--- Excerpt ---

A Heritage and Its History
- First edition
- Author: Ivy Compton-Burnett
- Language: English
- Genre: Family saga
- Publisher: Gollancz
- Publication date: 1959
- Publication place: United Kingdom
- Media type: Print (hardback)
- Pages: 240 pp

= A Heritage and Its History =

1959 novel by Ivy Compton-Burnett

A Heritage and Its History is a novel by Ivy Compton-Burnett first published in 1959 by Victor Gollancz.

==Plot summary==

69-year-old Sir Edwin Challoner lives with his extended family in a grand old house in rural Southern England. Unmarried, he has no direct issue, and the person closest to him is his younger brother Hamish, who is also his business associate. Hamish has a wife, Julia, and two sons, Simon, aged 25, and Walter, three years younger, who has dropped out of Oxford to be a poet.

---

Requests:
1 > List every character named in the plot summary of the entry on A Heritage and Its History.
2 > According to the entry on A Heritage and Its History, what did Walter leave, and what did he leave it to become?
3 > Write the next few sentences of the plot summary in the entry on A Heritage and Its History, picking up after its final sentence.

--- Extracted records ---

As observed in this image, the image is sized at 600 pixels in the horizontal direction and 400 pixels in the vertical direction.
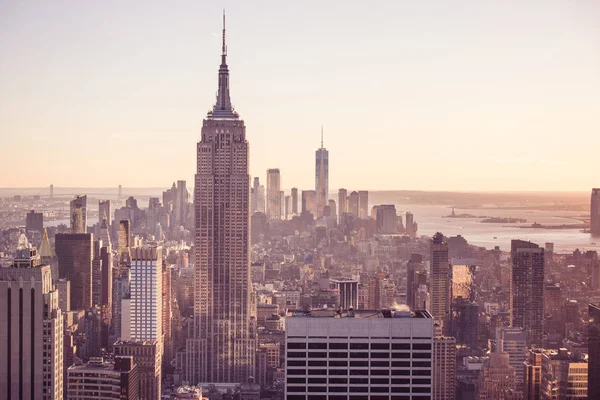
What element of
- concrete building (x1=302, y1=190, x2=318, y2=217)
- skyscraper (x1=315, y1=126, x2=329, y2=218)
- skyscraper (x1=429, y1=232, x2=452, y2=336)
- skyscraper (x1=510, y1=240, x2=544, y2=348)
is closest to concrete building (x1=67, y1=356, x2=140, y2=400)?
skyscraper (x1=315, y1=126, x2=329, y2=218)

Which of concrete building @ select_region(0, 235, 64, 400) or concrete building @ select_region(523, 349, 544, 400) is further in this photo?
concrete building @ select_region(523, 349, 544, 400)

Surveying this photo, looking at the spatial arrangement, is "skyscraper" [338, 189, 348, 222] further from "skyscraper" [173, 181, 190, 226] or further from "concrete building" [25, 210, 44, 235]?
"concrete building" [25, 210, 44, 235]

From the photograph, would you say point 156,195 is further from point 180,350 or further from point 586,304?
point 586,304

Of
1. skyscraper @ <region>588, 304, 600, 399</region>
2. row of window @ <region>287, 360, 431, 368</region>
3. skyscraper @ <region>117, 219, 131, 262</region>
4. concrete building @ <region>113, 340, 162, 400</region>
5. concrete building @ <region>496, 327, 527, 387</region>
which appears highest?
skyscraper @ <region>117, 219, 131, 262</region>

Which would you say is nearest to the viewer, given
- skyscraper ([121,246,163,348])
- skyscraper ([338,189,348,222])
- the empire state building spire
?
the empire state building spire

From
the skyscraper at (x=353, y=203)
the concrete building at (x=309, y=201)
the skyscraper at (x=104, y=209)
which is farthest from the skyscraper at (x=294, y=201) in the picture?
the skyscraper at (x=104, y=209)

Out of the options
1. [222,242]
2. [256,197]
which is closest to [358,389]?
[256,197]

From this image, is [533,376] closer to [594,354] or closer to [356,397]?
[594,354]
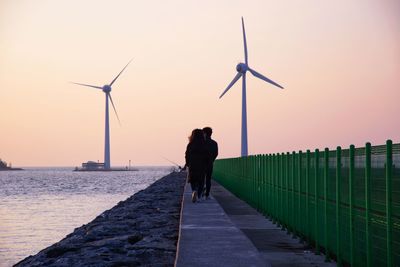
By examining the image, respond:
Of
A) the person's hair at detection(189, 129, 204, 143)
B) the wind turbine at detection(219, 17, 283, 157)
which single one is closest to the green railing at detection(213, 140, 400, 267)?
the person's hair at detection(189, 129, 204, 143)

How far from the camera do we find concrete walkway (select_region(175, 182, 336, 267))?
862 cm

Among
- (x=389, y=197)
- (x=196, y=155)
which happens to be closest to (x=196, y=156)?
(x=196, y=155)

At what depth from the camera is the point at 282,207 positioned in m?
14.1

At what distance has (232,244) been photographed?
975cm

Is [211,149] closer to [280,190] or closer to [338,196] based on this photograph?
[280,190]

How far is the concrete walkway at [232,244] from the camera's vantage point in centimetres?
862

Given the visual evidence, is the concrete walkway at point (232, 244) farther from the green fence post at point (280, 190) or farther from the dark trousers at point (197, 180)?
the dark trousers at point (197, 180)

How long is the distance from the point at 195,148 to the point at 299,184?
5.40 m

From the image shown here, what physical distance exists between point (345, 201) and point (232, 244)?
168 centimetres

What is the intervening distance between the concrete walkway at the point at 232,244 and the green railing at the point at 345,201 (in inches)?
12.1

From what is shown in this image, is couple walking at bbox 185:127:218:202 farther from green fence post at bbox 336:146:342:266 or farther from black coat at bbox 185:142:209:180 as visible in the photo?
green fence post at bbox 336:146:342:266

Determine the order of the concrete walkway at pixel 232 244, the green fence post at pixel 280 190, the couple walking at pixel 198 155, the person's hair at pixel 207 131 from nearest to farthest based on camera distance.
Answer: the concrete walkway at pixel 232 244 → the green fence post at pixel 280 190 → the couple walking at pixel 198 155 → the person's hair at pixel 207 131

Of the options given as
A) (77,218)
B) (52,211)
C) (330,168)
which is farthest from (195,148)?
(52,211)

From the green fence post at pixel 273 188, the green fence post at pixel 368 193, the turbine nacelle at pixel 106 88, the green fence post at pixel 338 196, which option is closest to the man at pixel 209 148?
the green fence post at pixel 273 188
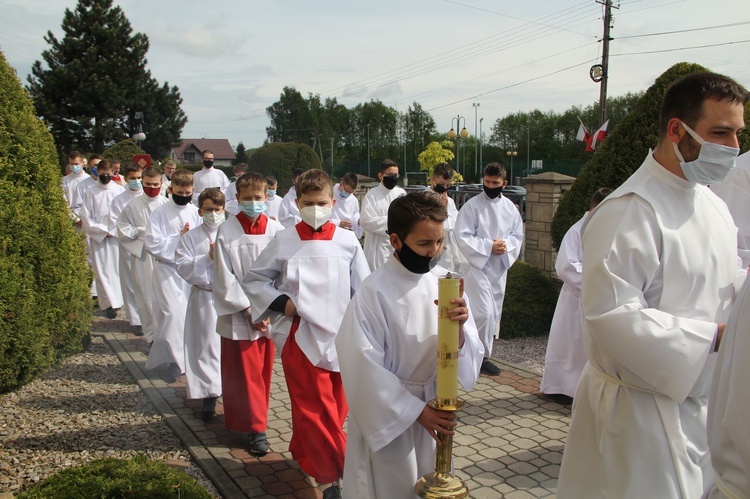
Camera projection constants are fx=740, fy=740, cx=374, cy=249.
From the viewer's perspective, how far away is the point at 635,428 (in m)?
2.89

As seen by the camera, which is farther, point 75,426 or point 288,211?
point 288,211

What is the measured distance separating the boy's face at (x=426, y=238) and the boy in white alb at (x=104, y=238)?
8.52m

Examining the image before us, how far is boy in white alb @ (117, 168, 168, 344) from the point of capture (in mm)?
8805

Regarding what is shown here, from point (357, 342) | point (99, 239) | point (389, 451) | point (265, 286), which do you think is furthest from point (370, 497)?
point (99, 239)

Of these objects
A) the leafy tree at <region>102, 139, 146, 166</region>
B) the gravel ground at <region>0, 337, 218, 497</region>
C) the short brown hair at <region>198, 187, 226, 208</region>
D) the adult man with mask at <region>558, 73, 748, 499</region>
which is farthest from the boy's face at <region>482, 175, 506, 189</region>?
Answer: the leafy tree at <region>102, 139, 146, 166</region>

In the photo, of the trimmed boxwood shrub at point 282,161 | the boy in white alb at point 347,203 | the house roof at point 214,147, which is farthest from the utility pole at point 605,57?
the house roof at point 214,147

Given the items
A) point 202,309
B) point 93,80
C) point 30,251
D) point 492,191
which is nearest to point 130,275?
point 202,309

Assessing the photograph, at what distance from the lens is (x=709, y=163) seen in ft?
9.85

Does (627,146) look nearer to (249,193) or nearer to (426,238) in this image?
(249,193)

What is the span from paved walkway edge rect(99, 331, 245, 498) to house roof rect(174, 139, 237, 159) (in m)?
125

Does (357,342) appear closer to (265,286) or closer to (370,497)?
(370,497)

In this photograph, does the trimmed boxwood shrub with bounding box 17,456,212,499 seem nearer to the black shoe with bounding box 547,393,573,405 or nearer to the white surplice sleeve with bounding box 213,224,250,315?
the white surplice sleeve with bounding box 213,224,250,315

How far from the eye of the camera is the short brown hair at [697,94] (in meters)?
2.98

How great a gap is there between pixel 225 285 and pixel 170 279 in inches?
92.1
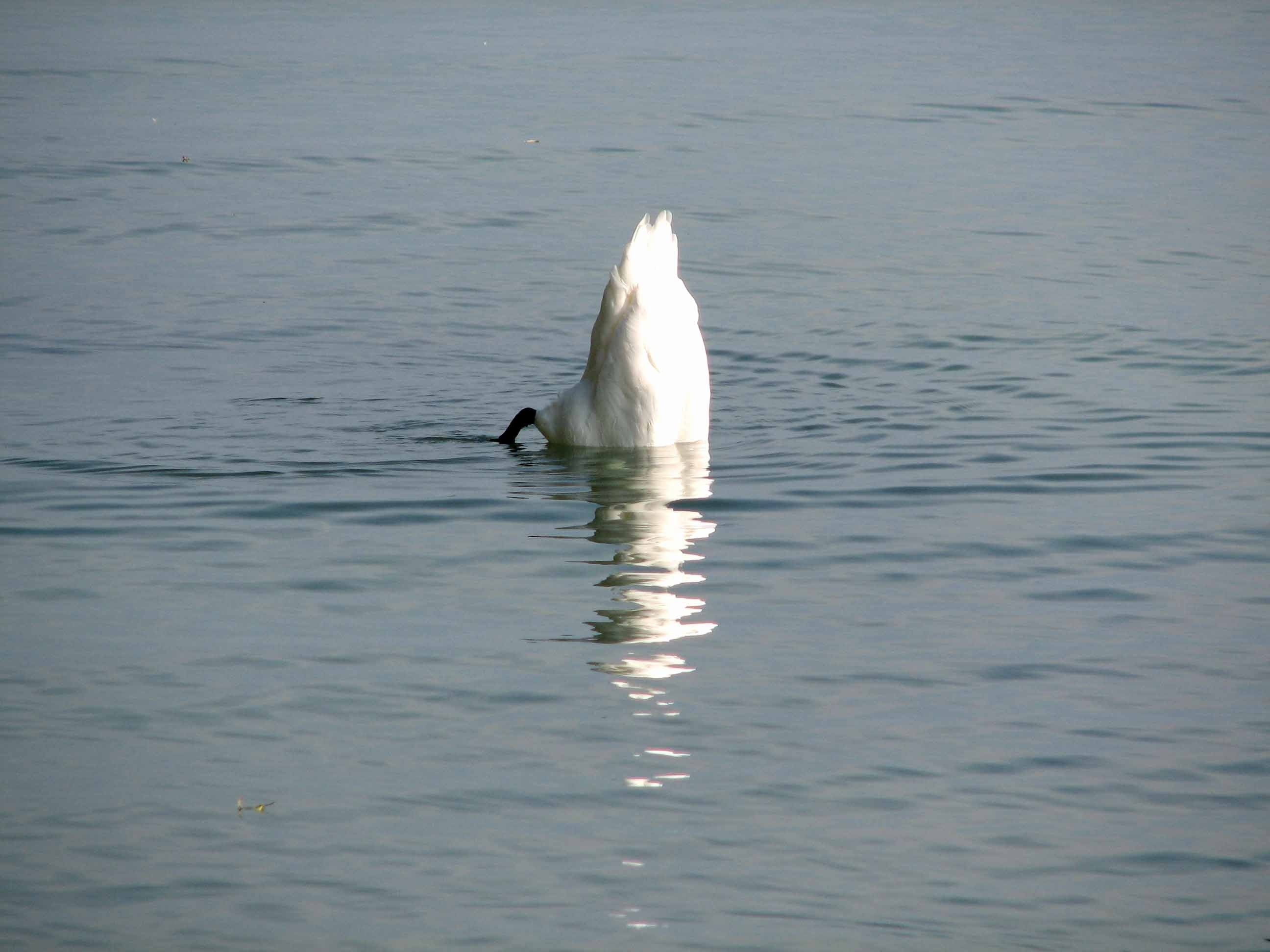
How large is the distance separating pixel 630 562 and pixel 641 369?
178 cm

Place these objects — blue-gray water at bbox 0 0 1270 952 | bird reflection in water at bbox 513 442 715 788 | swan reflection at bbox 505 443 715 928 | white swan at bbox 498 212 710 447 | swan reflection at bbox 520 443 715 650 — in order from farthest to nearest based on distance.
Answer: white swan at bbox 498 212 710 447
swan reflection at bbox 520 443 715 650
bird reflection in water at bbox 513 442 715 788
swan reflection at bbox 505 443 715 928
blue-gray water at bbox 0 0 1270 952

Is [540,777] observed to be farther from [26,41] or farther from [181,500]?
[26,41]

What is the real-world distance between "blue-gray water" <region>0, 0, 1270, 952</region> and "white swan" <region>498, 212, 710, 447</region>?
184 millimetres

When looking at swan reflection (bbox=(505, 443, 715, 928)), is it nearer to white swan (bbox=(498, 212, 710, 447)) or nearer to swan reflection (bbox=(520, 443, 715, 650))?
swan reflection (bbox=(520, 443, 715, 650))

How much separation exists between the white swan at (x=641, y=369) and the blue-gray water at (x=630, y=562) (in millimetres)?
184

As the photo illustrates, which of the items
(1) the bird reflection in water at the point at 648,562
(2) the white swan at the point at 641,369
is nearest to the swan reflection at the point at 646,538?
(1) the bird reflection in water at the point at 648,562

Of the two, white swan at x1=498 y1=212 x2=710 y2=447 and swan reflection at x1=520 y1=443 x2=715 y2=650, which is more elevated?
white swan at x1=498 y1=212 x2=710 y2=447

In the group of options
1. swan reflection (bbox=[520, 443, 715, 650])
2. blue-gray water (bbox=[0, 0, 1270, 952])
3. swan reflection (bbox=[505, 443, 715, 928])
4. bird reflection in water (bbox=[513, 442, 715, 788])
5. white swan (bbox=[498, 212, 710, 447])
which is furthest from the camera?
white swan (bbox=[498, 212, 710, 447])

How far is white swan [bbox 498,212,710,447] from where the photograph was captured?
9.46m

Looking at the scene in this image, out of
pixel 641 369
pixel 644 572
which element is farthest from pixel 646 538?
pixel 641 369

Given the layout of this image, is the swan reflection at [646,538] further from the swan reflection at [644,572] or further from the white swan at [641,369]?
the white swan at [641,369]

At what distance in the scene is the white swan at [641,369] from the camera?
9.46 meters

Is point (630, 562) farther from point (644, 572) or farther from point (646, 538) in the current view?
point (646, 538)

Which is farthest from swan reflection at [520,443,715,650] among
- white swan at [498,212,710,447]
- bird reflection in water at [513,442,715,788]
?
white swan at [498,212,710,447]
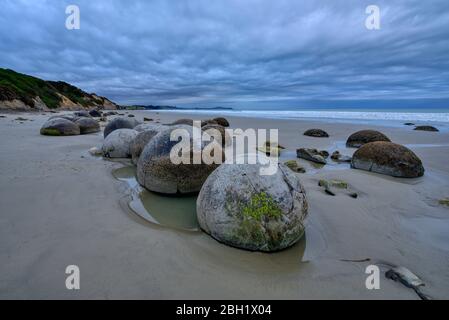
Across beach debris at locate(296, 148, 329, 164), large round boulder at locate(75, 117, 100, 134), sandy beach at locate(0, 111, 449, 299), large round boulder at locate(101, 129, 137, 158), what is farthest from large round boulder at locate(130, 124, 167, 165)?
large round boulder at locate(75, 117, 100, 134)

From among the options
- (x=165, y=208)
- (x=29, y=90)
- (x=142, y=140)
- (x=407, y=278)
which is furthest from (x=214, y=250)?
(x=29, y=90)

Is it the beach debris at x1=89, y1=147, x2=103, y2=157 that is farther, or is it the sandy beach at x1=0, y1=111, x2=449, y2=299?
the beach debris at x1=89, y1=147, x2=103, y2=157

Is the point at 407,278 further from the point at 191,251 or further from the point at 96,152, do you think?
the point at 96,152

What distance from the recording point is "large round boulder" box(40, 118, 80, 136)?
978 cm

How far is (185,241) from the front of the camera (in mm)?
2643

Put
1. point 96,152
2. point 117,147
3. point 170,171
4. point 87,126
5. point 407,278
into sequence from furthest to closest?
point 87,126
point 96,152
point 117,147
point 170,171
point 407,278

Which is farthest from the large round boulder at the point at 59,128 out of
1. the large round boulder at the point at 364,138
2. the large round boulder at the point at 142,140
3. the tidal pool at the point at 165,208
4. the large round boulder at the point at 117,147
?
the large round boulder at the point at 364,138

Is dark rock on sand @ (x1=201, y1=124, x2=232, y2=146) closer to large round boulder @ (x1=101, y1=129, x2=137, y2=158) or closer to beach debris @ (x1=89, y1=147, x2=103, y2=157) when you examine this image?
large round boulder @ (x1=101, y1=129, x2=137, y2=158)

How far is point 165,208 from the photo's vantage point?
139 inches

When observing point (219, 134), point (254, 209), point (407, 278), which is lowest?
point (407, 278)

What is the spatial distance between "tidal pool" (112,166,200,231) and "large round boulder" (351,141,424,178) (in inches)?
147

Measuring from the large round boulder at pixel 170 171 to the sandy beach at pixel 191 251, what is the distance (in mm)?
487

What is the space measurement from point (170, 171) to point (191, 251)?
1.66 m

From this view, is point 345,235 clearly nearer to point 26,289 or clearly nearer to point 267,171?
point 267,171
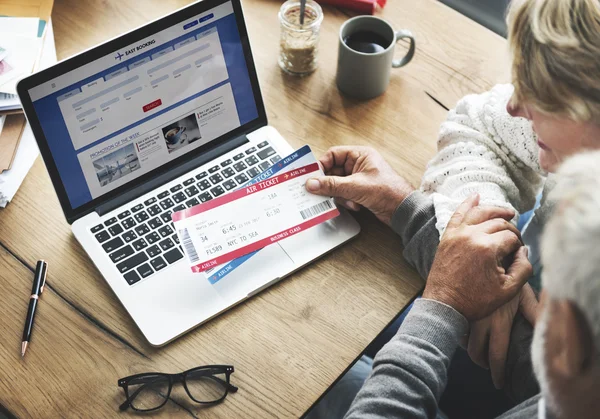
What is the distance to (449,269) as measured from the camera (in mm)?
953

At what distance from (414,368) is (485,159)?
0.41m

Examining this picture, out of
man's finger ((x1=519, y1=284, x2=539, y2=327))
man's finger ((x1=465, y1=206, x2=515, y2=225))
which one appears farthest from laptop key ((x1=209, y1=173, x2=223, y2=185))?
man's finger ((x1=519, y1=284, x2=539, y2=327))

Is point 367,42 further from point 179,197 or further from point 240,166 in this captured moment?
point 179,197

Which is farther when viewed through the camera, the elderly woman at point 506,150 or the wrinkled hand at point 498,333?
the wrinkled hand at point 498,333

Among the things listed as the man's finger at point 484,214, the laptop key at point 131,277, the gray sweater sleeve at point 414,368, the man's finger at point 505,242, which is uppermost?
the laptop key at point 131,277

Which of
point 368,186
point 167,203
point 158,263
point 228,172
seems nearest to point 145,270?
point 158,263

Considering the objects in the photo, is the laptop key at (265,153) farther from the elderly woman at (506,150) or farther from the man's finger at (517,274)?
the man's finger at (517,274)

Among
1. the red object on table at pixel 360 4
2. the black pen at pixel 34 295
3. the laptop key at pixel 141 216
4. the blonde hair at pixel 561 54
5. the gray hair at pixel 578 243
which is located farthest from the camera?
the red object on table at pixel 360 4

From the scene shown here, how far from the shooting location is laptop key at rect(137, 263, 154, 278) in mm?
977

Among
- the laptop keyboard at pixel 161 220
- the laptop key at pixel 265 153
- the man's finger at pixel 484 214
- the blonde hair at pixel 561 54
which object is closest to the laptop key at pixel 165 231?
the laptop keyboard at pixel 161 220

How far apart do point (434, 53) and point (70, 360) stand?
922mm

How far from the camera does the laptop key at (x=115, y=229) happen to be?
3.32 ft

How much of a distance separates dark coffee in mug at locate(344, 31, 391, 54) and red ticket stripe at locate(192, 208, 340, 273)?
0.34 meters

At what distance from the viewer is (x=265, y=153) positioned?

---

Answers to the tasks:
1 > Sir Edwin Challoner, Hamish, Julia, Simon, Walter

2 > He dropped out of Oxford to be a poet.

3 >
When Hamish Challoner dies of a heart condition, Simon prepares to become head of the house, as everyone assumes that it will only be a matter of a few years, if not months, before Sir Edwin also dies. However, the lonely old patriarch surprises them by announcing his impending marriage to their neighbour Rhoda Graham, who is more than 40 years his junior. After the newlyweds have returned from their honeymoon, Simon and Rhoda share a moment of unbridled passion in the old house ("Youth and instinct did their work"), and Rhoda becomes pregnant. As Sir Edwin and his wife have not had any sex during their brief marriage, there is no doubt as to who has sired the child. However, Sir Edwin decides to be its legal father, and swears Simon, Rhoda, and Walter to secrecy about the paternity of Rhoda's baby. When a healthy boy is born, he names him Hamish in honour of his deceased brother.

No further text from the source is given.